Scientific classification
- Kingdom: Animalia
- Phylum: Chordata
- Class: Amphibia
- Order: Anura
- Family: Bufonidae
- Genus: Bufo
- Species: B. torrenticola
- Binomial name: Bufo torrenticola Matsui, 1976

= Japanese stream toad =

- Authority: Matsui, 1976
- Conservation status: LC

Species of amphibian

The Japanese stream toad (Bufo torrenticola), also known as the Honshū toad, is a species of toad in the family Bufonidae. It was first described by Masafumi Matsui in 1976 during research with Kyoto University as a "moderate to large-sized toad" with a "peculiar color pattern" and "stream-dwelling habits."

It is endemic to Japan.
Its natural habitats are temperate forests and rivers, mainly in the mountainous regions of Japan.
It is threatened by habitat loss.

== Reproduction ==
Studies in rivers throughout the Toyama Bay region of Honshu, the main island of Japan, showed interbreeding between Bufo torrenticola and Bufo japonicus formosus which is another species of toad endemic to Japan. Hybrids of these species tend to resemble Bufo torrenticola more closely in terms of morphology, making mitochondrial DNA analysis the only way to identify between purebreds of either species and hybrids.

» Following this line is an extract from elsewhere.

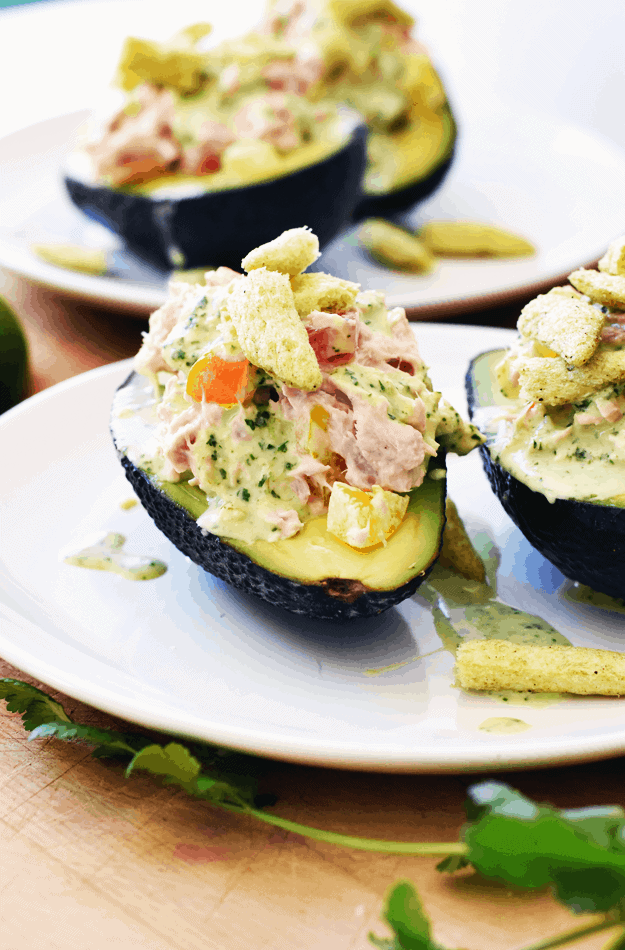 These tuna stuffed avocados with cilantro lime dressing take only 15 minutes to make and taste incredibly fresh and satisfying. They are pocket-friendly, too.  All you need are five wholesome ingredients, plus the dressing. The cilantro lime dressing is fresh, and has a tart and delicious flavor that pairs well with many recipes. Make them for a healthy dinner or lunch that is simple and nourishing. || The Butter Half #avocado #easylunch #dinner #easyrecipe #lunchideas #thebutterhalf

It is believed that Bufo torrenticola is the only species of toad in Japan that spawns in streams rather than lentic habitats. In these stream habitats, pools were the preferred site for spawning when compared with riffles and puddles. In this same study, which was conducted over two years, it was noted that the same specific pools were used for spawning both years, suggesting site recognition by chemical or physical cues or possibly more complex requirements for viable breeding sites that need further study.

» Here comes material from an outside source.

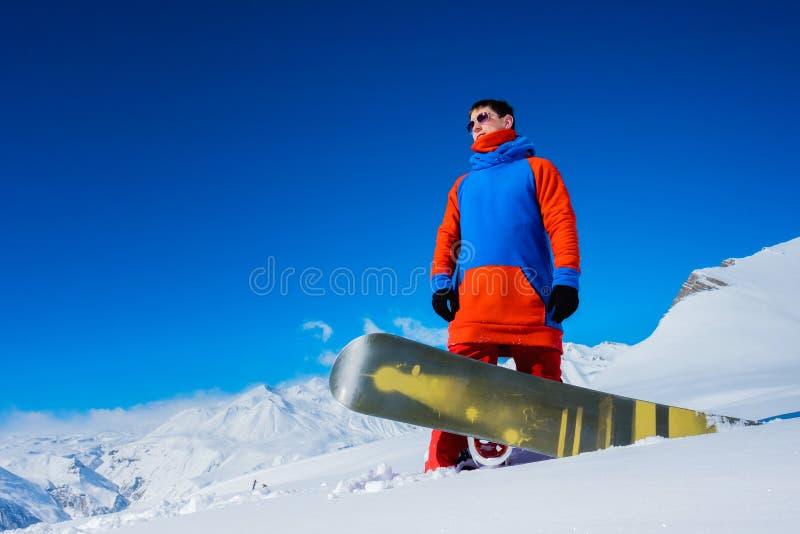 Stilfull idrottsman nensnowboarder mot bakgrunden av snöberg royaltyfri bild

One theory presented as to how Bufo torrenticola and Bufo japonicus formosus were able to hybridize despite having different breeding sites was that flooding in the region had caused an overlap in lentic puddles and stream pools. Spawning at the same time and at the same sites allows for easy hybridization between the species; whether coincidental or consequential, both species have been demoted to species of least concern by the IUCN.

== Morphology ==
As a result of being the only stream spawning member of the family Bufonidae in Japan, it has morphological characteristics that distinguish it from other species, particularly Bufo japonicus formosus, which is closely related. The main adaptive characteristics noted have been long toe phalanges, more streamlined skulls, and large foot webs that make Bufo torrenticola better suited to life in torrential waters. Early descriptions of Bufo torrenticola by Masafumi Matsui note that it lacks cranial crests, has limbs generally longer than Bufo bufo, and has a reduced tympanum.